今回の開催ではまだ手動でタイムテーブルに従って設定変更していく様な箇所が残っていたのですがその箇所も自動化することはできるはずなので「事前収録したトークをタイムテーブルに従って放映する」「トークとトークの間は一定のパターンで動画を流す」という運営であれば全自動で実施できる様になるはずです。

「事前収録のオンラインカンファレンス」という形態がいつまで続くかはわかりませんが、ここ数年進めている「コードを書くことでカンファレンス運営にかかる工数を削減する」という試みは今年も成功できたな、と思っています。

と言う訳で…

ネットワークの弱い会場を使ってオフライン・オンラインのハイブリッド開催をしたよ、というレポートでした。

ややヒヤヒヤしたけどGoを初めて書いて動くモノが作れたし、作ったものが有効に動いてカンファレンス運営がとてもラクに安定したのでだいぶ満足度の高い開発でした。
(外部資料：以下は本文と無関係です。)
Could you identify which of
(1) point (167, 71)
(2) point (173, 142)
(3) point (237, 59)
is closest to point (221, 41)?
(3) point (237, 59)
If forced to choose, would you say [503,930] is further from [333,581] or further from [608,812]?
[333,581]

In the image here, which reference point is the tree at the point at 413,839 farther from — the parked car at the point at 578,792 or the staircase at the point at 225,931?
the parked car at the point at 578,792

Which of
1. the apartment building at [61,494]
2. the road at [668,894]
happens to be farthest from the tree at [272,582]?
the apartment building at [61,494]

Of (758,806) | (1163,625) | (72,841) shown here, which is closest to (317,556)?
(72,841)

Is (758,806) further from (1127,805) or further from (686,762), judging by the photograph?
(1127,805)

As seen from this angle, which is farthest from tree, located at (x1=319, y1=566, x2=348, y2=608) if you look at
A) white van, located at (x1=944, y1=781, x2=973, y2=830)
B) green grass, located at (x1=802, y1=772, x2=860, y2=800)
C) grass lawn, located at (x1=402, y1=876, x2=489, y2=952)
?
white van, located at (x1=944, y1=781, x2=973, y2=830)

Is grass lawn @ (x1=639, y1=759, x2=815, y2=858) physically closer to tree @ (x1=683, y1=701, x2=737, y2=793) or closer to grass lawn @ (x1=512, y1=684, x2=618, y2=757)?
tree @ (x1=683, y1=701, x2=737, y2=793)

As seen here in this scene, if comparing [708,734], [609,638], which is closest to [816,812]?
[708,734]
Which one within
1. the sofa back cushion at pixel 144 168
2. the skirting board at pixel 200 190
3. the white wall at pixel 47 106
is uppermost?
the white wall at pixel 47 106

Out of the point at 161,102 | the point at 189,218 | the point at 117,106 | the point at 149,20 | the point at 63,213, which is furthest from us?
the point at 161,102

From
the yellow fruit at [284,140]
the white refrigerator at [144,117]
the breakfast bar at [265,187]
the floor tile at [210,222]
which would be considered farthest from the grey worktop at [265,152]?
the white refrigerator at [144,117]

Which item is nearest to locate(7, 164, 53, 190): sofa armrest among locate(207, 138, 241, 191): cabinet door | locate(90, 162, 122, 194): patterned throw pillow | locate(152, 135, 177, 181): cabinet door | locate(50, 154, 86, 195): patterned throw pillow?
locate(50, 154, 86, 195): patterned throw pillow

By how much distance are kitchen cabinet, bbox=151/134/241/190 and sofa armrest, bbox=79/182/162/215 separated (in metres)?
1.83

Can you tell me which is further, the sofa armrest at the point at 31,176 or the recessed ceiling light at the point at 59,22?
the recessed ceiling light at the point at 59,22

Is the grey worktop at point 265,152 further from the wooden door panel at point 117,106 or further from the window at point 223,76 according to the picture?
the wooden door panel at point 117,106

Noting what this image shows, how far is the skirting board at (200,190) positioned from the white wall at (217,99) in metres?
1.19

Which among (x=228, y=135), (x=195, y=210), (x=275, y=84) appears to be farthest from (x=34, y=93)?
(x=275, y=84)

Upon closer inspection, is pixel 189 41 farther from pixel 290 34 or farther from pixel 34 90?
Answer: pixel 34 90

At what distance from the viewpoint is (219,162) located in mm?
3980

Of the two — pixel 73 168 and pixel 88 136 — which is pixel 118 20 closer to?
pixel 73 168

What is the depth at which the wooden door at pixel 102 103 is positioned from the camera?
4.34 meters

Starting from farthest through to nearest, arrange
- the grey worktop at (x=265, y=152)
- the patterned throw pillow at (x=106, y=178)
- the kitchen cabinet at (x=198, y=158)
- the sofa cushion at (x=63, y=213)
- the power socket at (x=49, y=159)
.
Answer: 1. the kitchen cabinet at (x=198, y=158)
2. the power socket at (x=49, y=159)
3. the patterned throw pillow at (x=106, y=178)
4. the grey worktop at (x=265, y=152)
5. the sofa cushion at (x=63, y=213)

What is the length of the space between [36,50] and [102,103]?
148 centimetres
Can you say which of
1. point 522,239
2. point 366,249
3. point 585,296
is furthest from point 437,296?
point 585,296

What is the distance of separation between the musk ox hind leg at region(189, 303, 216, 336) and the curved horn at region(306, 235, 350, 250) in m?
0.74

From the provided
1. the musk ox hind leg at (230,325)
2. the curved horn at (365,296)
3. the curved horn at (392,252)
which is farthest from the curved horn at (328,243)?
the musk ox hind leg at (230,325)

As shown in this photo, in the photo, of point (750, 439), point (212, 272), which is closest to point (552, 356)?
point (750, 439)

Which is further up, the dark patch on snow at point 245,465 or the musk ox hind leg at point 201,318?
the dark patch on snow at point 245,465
obs-controllerのソースコードは公開していますが「誰でも簡単に使える機能」という感じではないのでfortee側では今回のOBS配信機能は(Zoomを使った事前収録システム同様に)特別に設定したカンファレンスでのみ使える様にしています。私がサポートスタッフとして入れば使うことも可能と思いますので興味がある方はTwitterででもお声がけください。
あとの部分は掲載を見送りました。